#### REQUIRED ACTION
Find the line containing "Residents wait to" in the material below, then please transcribe it and each line after it exactly, without the pictures.

#### SOURCE DATA
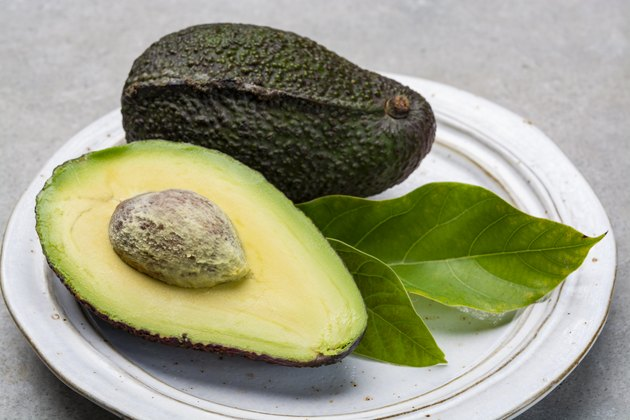 New harvest of fresh ripe hass avocado, cut in half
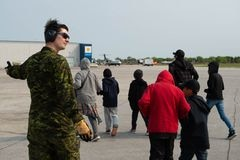 Residents wait to leave Pikangikum First Nation, a week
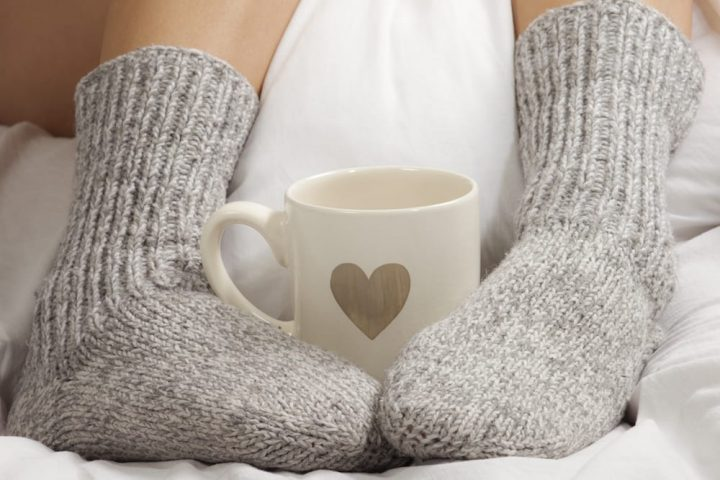 two cosy socks cuddling a mug with a gold heart on it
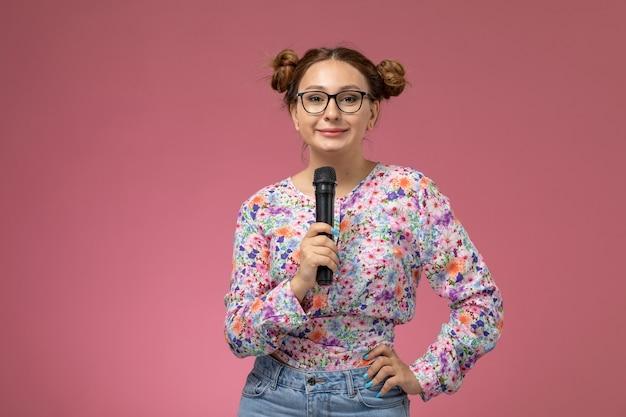 Vue de face jeune femme en chemise conçue de fleurs et blue-jeans essayant de chanter avec microphone sur fond rose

#### RESULT FOR THIS TASK
 Residents wait to leave Pikangikum First Nation, a week
 two cosy socks cuddling a mug with a gold heart on it
 Vue de face jeune femme en chemise conçue de fleurs et blue-jeans essayant de chanter avec microphone sur fond rose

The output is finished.